De la liberté d’expression du salarié

De la liberté d’expression du salarié

Sauf abus, le salarié jouit, dans l’entreprise et en dehors de celle-ci, de sa liberté d’expression à laquelle seules des restrictions justifiées par la nature de la tâche à accomplir et proportionnées au but recherché peuvent être apportées (jurisprudence constante).

L’abus est caractérisé lorsque les propos de l’intéressé sont injurieux, diffamatoires ou excessifs.

Il a par exemple déjà été jugé que les termes tels que « décisions incohérentes et contradictoires qui compromettent la pérennité de l’entreprise » ou encore tels que « désordre interne, détournement, abus d’autorité, conséquences financières et sociales désastreuses », utilisés par des cadres supérieurs dans une lettre adressée aux nouveaux actionnaires d’un groupe n’étaient pas injurieux, diffamatoires ou excessifs (Cass. soc. 27 mars 2013, n°11-19734).

Le caractère abusif des propos dépend du contexte dans lequel ils sont prononcés, de sorte qu’il convient d’analyser chaque situation précisément.

Il a ainsi été considéré que ne constituait pas une faute grave les propos suivants, tenus par un salarié dans une lettre écrite à l’employeur : « Vous avez mobilisé cinq personnes dans l’intention de me sanctionner et après vous parlez de rentabilité.

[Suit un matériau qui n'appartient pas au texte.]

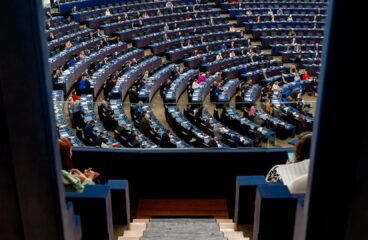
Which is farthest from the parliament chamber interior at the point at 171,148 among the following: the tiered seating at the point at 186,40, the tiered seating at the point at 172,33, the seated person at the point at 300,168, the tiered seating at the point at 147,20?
the tiered seating at the point at 147,20

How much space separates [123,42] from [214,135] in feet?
38.4

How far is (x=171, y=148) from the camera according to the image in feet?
25.5

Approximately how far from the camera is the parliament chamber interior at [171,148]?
A: 2.34 metres

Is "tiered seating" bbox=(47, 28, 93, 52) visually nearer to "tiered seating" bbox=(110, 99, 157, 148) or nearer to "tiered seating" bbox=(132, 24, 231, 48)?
"tiered seating" bbox=(132, 24, 231, 48)

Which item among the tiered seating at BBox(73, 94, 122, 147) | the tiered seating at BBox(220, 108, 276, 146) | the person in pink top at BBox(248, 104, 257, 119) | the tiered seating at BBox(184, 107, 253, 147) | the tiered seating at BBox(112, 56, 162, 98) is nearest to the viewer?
the tiered seating at BBox(73, 94, 122, 147)

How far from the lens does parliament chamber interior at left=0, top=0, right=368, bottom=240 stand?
2344 millimetres

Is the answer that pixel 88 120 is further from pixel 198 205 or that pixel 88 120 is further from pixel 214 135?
pixel 198 205

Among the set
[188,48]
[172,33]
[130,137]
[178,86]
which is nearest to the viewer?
[130,137]

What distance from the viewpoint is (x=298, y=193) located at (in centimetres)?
379

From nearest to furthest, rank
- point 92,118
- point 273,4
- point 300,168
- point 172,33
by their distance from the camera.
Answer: point 300,168 < point 92,118 < point 172,33 < point 273,4

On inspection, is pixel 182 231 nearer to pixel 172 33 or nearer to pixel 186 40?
A: pixel 186 40

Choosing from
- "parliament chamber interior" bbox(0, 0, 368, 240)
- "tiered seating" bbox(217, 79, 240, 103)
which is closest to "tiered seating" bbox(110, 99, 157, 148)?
"parliament chamber interior" bbox(0, 0, 368, 240)

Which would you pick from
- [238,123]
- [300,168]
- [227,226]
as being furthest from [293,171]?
[238,123]
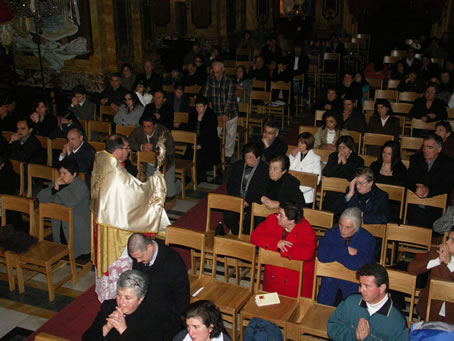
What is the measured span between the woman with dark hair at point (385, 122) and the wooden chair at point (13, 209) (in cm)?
544

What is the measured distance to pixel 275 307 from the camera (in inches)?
181

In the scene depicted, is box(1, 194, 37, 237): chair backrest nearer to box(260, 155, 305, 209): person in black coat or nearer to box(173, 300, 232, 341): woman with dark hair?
box(260, 155, 305, 209): person in black coat

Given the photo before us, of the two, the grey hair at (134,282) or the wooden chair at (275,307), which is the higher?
the grey hair at (134,282)

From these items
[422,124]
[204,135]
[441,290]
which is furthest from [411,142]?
[441,290]

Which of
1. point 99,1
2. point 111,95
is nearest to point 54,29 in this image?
point 99,1

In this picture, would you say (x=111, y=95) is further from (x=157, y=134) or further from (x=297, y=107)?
(x=297, y=107)

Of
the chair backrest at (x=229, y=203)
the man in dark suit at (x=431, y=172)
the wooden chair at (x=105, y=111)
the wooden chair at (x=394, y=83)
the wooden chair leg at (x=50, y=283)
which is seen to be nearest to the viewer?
the wooden chair leg at (x=50, y=283)

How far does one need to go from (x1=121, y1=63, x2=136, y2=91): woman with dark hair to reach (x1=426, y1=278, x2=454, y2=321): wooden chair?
343 inches

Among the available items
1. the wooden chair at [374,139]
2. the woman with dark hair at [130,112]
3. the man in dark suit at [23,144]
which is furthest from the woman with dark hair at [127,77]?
the wooden chair at [374,139]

Je tiens à vous signaler que votre premier devoir envers les personnes qui sont sous votre responsabilité, c’est de les protéger et de veiller à leur sécurité et non pas de leur nuire en essayant de les éliminer physiquement ». Selon la Chambre sociale de la Cour de Cassation, ces propos litigieux ne constituaient pas une faute grave car ils s’inscrivaient dans une polémique initiée par l’employeur dans une lettre adressée préalablement à l’inspection du travail et dont le salarié en question était en copie (Cass. soc. 23 mars 2011, n°09-70607).  Bien que n’étant pas une faute grave, ces propos étaient-ils constitutifs d’une faute « simple » ? Nous n’avons pas connaissance de la position de la Cour d’appel de renvoi sur ce point.

Tout récemment, dans un arrêt en date du 19 mai 2016, la Chambre sociale de la Cour de Cassation s’est prononcée à propos d’un cas qui mérite l’attention. Dans cette affaire, avant une réunion de consultation des salariés à laquelle il ne pouvait assister, le salarié concerné avait écrit un mail intitulé « point sur la fusion [X Z][1] après la réunion plénière: message destiné EXCLUSIVEMENT aux ex-salariés [X] et aux délégués syndicaux », dans lequel il avait notamment écrit :

  • « Je donne un avis fortement défavorable à la signature de cet accord par les syndicats et vais m’en expliquer. Bien entendu il s’agit d’un avis strictement personnel, qui n’engage que moi. Chacun est libre d’avoir une opinion contraire et de l’exprimer. Je conçois tout à fait que nos situations et objectifs professionnels soient différents. Nos délégués vont recueillir l’accord de chacun lors de la réunion qu’ils organisent mardi avant de prendre une décision concernant la signature de cet accord Ils ne manqueront pas de nous faire part de leur propre expertise sur la question étant donné que [Z] n’en est pas à sa première fusion. »
  • pour ensuite employer des termes tels que « chantage », « forme employée scandaleuse », « couteau sous la gorge », « propos incomplets voire fallacieux de M. Y… qui semble bien pressé de voir signer ce texte », « dictature », « actions sournoises et expédiées », « laissons la direction s’enliser elle-même dans ses propres erreurs » ou encore de termes familiers tels que « génial l’accord », « merci l’accord » , « ainsi chaque salarié aura le choix de se faire encercler par des dispositions plus ou moins (dés)avantageuses ».

Or, après avoir précisé que « pour apprécier la gravité des propos tenus par un salarié il fallait tenir compte du contexte dans lequel ces propos avaient été tenus, de la publicité que leur avait donné le salarié et des destinataires des messages », la Cour de Cassation a jugé que ce salarié n’avait pas abusé de sa liberté d’expression car les propos incriminés avaient été tenus dans un message destiné à des salariés et représentants syndicaux à propos de la négociation d’un accord collectif pour défendre des droits susceptibles d’être remis en cause (Cass. soc. 19 mai 2016, n°15-12311).

Autrement dit, l’employeur ne peut s’exonérer d’une analyse très précise du contexte avant de sanctionner des propos qui peuvent lui sembler a priori abusifs.

[1] Les noms des entreprises concernées ont été occultés par l’auteur du présent article et remplacés par « X » et « Z ».